Implants come in a variety of sizes and styles. Slicone, saline, and gel implants have an elastomer shell (a type of plastic designed to stretch rather than rupture that will not break down in the naturally occurring heat of the human body). As their names imply, silicone implants are filled with a liquid silicone gel, while saline implants are filled with saline (salt water).
However, rather than worrying about what type of implant, it's better to focus on the aesthetic result you want to achieve. Your desired look is more than just a matter of size. Size is a simple measure of the volume of your new breasts. Your augmentation will enhance the size, shape, proportion, and feel of your breasts.
You can achieve a teardrop or round shaped result based on a number of different factors, including your existing breast type and the dimensions of the breast implant used. A teardrop shaped result has a gradual, sloping profile from the top of your chest to your nipple. Women who want a teardrop shaped result often want breast implants to restore the youthful appearance of their breast.
A round shaped result has a more obvious profile with a more prominent look, a higher ridge atop the chest, steeper cleavage and an extended side profile. Women who want a round shaped result often have an emphasis of achieving a larger cup size.
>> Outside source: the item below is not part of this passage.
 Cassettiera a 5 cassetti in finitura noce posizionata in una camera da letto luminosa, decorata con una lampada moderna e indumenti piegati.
Once you share your goals and discuss your desired outcome with your surgeon, he or she will help you select the appropriate implant.
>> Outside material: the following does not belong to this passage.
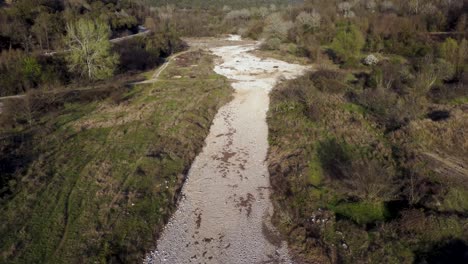 Dramatic-aerial-ascend-over-dry-river-surrounded-by-forests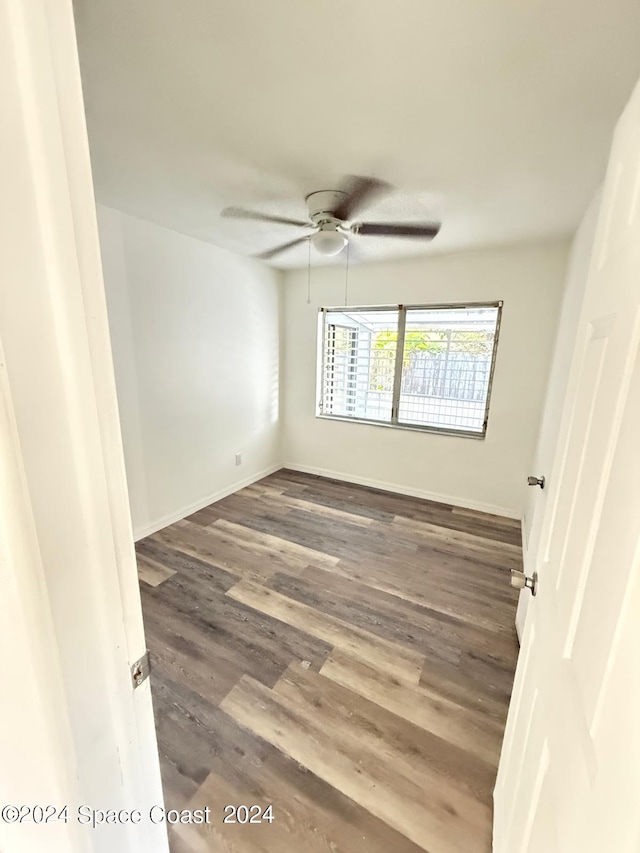 unfurnished room with ceiling fan and dark wood-type flooring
Unlike most other cosmetic procedures, which typically only carry a short-term post-operative risk for complication, breast augmentation is unique in that the risk for complications extends over the life of the implant. One in five women will require some form of re-operation within the first three years of augmentation. The most common reason for re-operation is to improve the aesthetic result: the implant may be poorly positioned, giving the breast a less-than-desirable contour, or the implant selected may have been the wrong size--either too large or too small--for the desired post-operative shape of the breast.